I can not say exactly when it all began, but all I know is that it has been happening as young as I can remember, and now I am in my twenties, and it still happens, I’ll share one of the 100s of unexplained stuff that has happen/happening to me.
It all started in the house I grew up in Vancouver BC. I would have the same dream over and over again, so clear, as if I am living this scary movie:
I am sleeping in my room, in my bed when the door opens to my room.. It was closed before I went to bed I am thinking, I am glued to my bed, I can not move, talk, all I can do is see and feel scared. I hear it sliding towards me,I am thinking what is happening. The best way to describe it is a person dragging the weight of their own body on the ground with their arms slowly while picking up speed. Than it is at the foot of my bed, pulling over my covers over its body coming towards me slowly. Without seeing its face, I could tell its was tall as an 8-10 year old in height. It touches my feet, I never see its face but I feel its not human. Dream Over.
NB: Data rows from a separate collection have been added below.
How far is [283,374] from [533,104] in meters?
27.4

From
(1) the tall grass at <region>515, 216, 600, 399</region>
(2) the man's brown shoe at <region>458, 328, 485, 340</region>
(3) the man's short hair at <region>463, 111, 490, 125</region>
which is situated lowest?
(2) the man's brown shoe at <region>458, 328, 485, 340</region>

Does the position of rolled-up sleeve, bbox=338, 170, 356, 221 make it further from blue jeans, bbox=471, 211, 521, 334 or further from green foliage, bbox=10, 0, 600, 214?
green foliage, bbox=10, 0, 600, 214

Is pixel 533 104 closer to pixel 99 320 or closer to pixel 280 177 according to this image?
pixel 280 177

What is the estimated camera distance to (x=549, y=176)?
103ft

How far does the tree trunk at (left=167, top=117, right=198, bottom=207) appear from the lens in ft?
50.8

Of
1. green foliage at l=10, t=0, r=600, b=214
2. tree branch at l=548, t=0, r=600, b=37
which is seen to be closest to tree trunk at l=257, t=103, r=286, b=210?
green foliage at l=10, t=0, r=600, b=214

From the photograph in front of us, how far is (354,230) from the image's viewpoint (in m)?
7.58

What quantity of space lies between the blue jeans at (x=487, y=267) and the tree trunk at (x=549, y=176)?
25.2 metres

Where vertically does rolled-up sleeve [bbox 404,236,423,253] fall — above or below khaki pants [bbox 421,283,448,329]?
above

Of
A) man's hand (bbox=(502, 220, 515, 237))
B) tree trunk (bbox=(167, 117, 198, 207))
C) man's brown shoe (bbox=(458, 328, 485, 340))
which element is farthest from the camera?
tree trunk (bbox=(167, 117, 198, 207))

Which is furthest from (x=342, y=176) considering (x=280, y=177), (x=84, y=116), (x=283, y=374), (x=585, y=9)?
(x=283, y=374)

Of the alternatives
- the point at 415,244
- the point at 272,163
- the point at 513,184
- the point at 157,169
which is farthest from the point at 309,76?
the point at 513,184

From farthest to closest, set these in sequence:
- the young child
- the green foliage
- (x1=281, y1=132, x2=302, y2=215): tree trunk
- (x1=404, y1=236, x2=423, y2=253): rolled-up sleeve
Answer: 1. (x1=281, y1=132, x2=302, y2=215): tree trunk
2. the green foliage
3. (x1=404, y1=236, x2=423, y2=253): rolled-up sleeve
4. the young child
I wake up with a big tapping noise on my window but I refuse to open my eyes, it keeps on going, tap, tap, tap,getting louder each time. Okay now I am annoyed and I think its my sister trying to scare me, so I stop hiding underneath my covers to tell her to “stop it”. The noise stops, and as you know it my bedroom door was wide open (even though I closed it before going to bed and the window is open about an inch. Now I am kind of startled.
You see I am scared of bugs so there is no way I left my window open, especially all night. Also I like my privacy so I like to have my room door closed at all times. My sister and I have our own separate rooms beside each other. My Mum, Dad and Sister claimed to have never have opened anything in my room. My cat and dog do not have opposable thumbs to unlock plus turn a door knob, let alone open a jammed sideways sliding window. So all is ruled out. It must be sleep paralysis.
This happen for years of my life, the same dream over again, more real each time. Than the night came which I would never forget, well I guess there is many but this is the one I am sharing with you all out there.
It was the summer before going into highschool, and I was having more free time hanging out with my friends, having sleep over’s with my girlfriends, and my first boyfriend! So I was hardly at home and if I was at home I would be chitchatting on the phone.
You see I had so many new things going on in my life that I forgot about “what goes bump in the night”.
I had a dream one of those summer nights,it was more real than before. This time I felt it touching my face my legs, the weight of it on me, but I still could not see it. I was trying to fight it off of me for the first time, I was fighting back. But it out powered me. I woke up with a big bang that morning and I was laying on my back facing the ceiling, (which I hardly do because I am a side sleeper). It felt as if I was placed like that..
When the blurriness of my eyes settled I noticed my ceiling was dirty, I looked closer to see the ceiling was covered in black chalky hand prints everywhere. I paused..what is this? Some kind of joke?? Someone took their time out to do this. This 10′ by 10′ box space room, was covered everywhere, like it got a bunch of high fives. Some hand prints were on the ceiling light and on the wall beside the door. But not by the window??
Anyways I ran speechless to my parents room, waking them up, I was in a panic even my pets could sense it too, I took them to my room to show them, and I demanded to know if my dad did this..
Because it was big hands, like a mans hands. He said he did not, and they believed I did that. I am a 5′ tall gal and my ceilings were 10′ high.
This is still to this day unsolved and my parents believe that I did that myself. I could not wash off the hand prints off, and it remind vivid for 2-3 years until my father repainted my room. We sold the house a year ago, but this thing whatever it is follows me till this day but never did that stunt again.. I hope it never does.
This is one true story I shared with you all. I wanted too because I just want to let you know that who ever it going through what I am, to not be scared or try not too show your fear. Whatever it is, it feeds off of fear, panic, whatever. It wont go away and it will probably follow you for the rest of your life like how it does to me. But you just have to learn to deal and ignore it. Its a learning experience each and every day of my life, maybe yours too, who knows maybe in 40, 50 years this can be explained, and hopefully solved.